* [WHAT TO DO]:
Each of the entries below is to be written out exactly, and the images skipped.

* [EXTRACTED MATERIAL]:
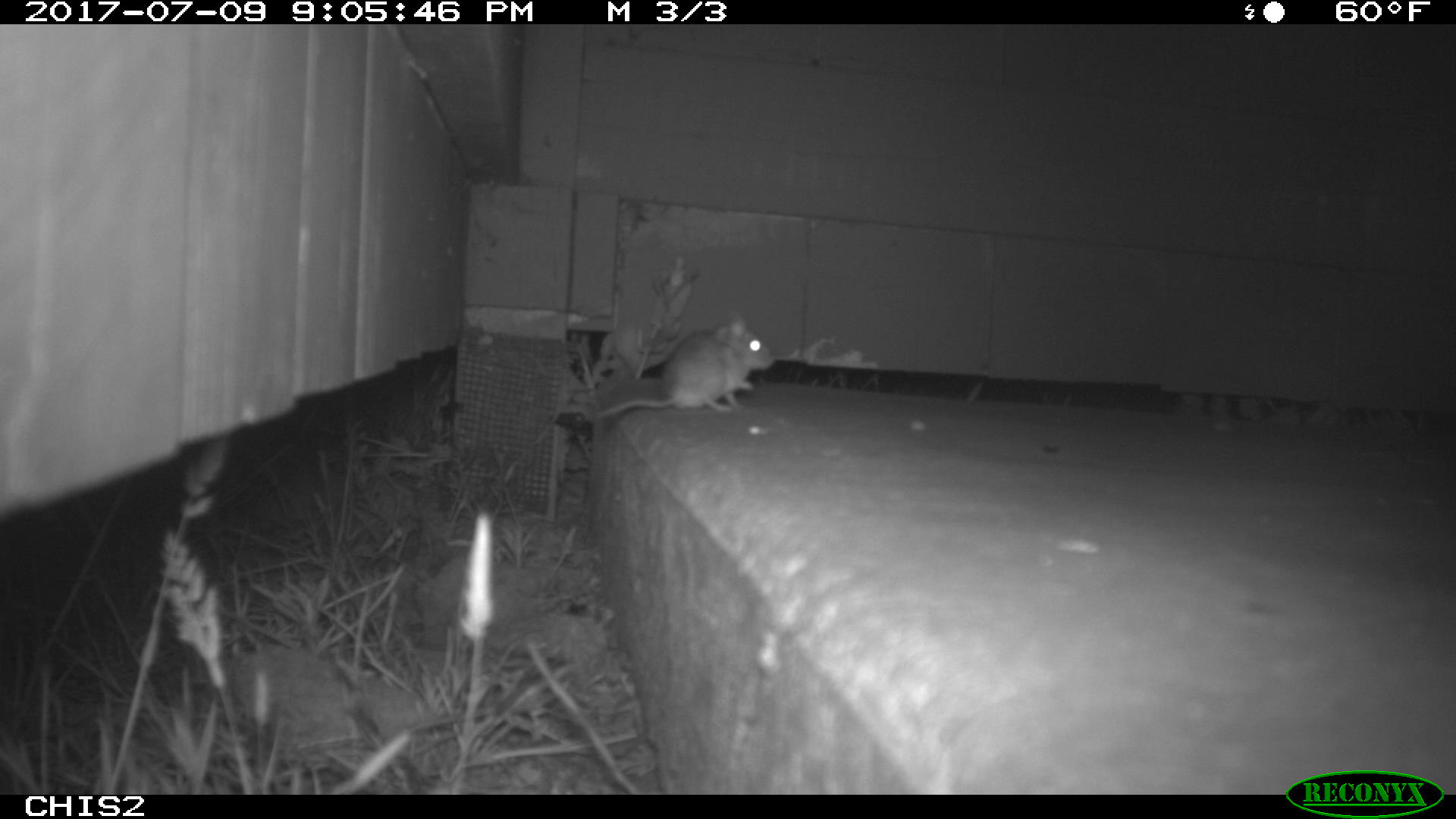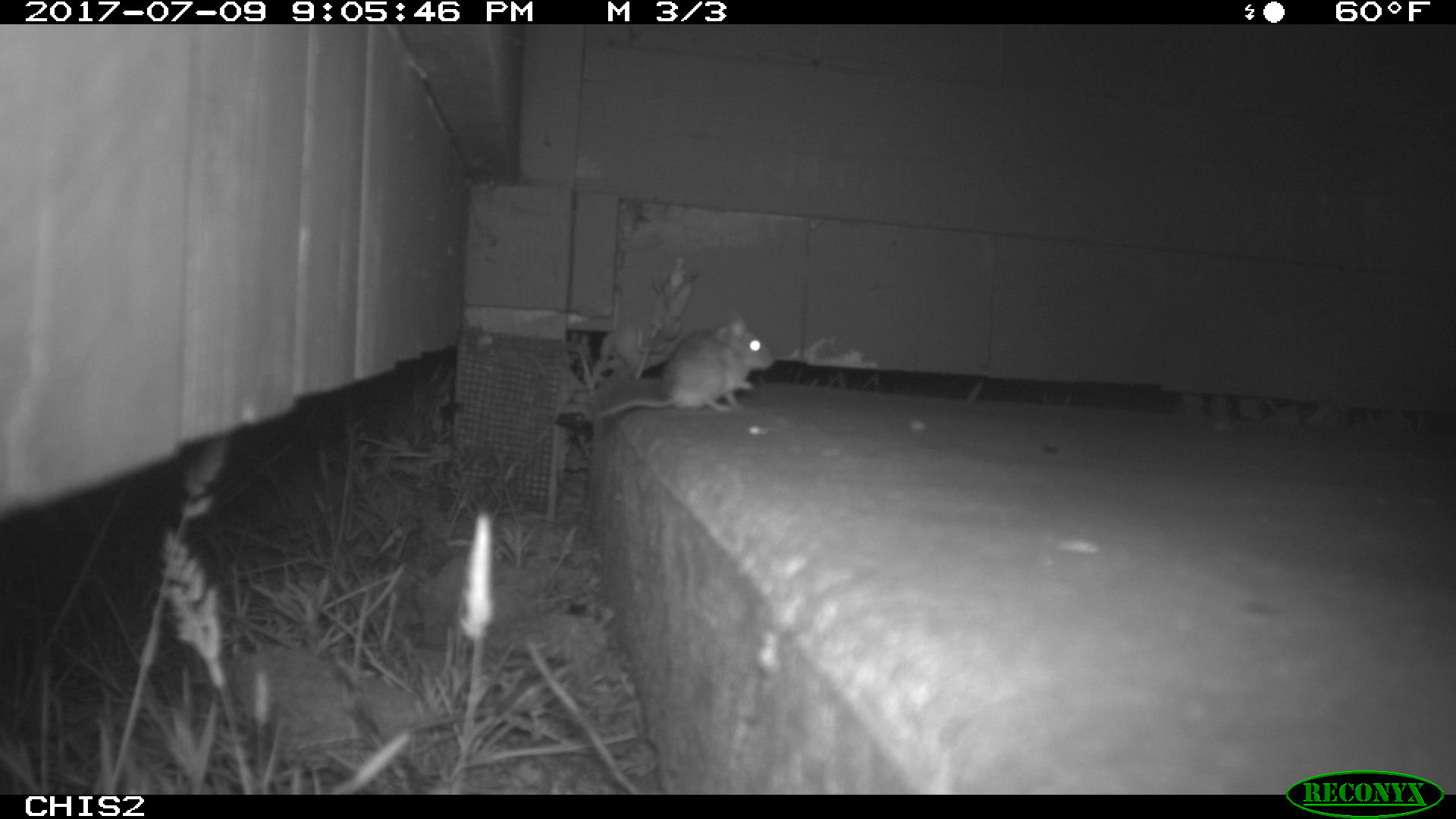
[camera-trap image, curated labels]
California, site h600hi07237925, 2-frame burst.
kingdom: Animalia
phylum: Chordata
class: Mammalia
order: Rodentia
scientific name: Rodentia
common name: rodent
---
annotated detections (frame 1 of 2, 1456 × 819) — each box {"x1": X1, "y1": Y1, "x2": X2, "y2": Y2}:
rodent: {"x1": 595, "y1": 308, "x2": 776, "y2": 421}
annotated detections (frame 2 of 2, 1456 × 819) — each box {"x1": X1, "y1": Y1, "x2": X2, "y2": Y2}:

* [COMPLETED TASK]:
[camera-trap image, curated labels]
California, site h600hi07237925, 2-frame burst.
kingdom: Animalia
phylum: Chordata
class: Mammalia
order: Rodentia
scientific name: Rodentia
common name: rodent
---
annotated detections (frame 1 of 2, 1456 × 819) — each box {"x1": X1, "y1": Y1, "x2": X2, "y2": Y2}:
rodent: {"x1": 595, "y1": 308, "x2": 776, "y2": 421}
annotated detections (frame 2 of 2, 1456 × 819) — each box {"x1": X1, "y1": Y1, "x2": X2, "y2": Y2}:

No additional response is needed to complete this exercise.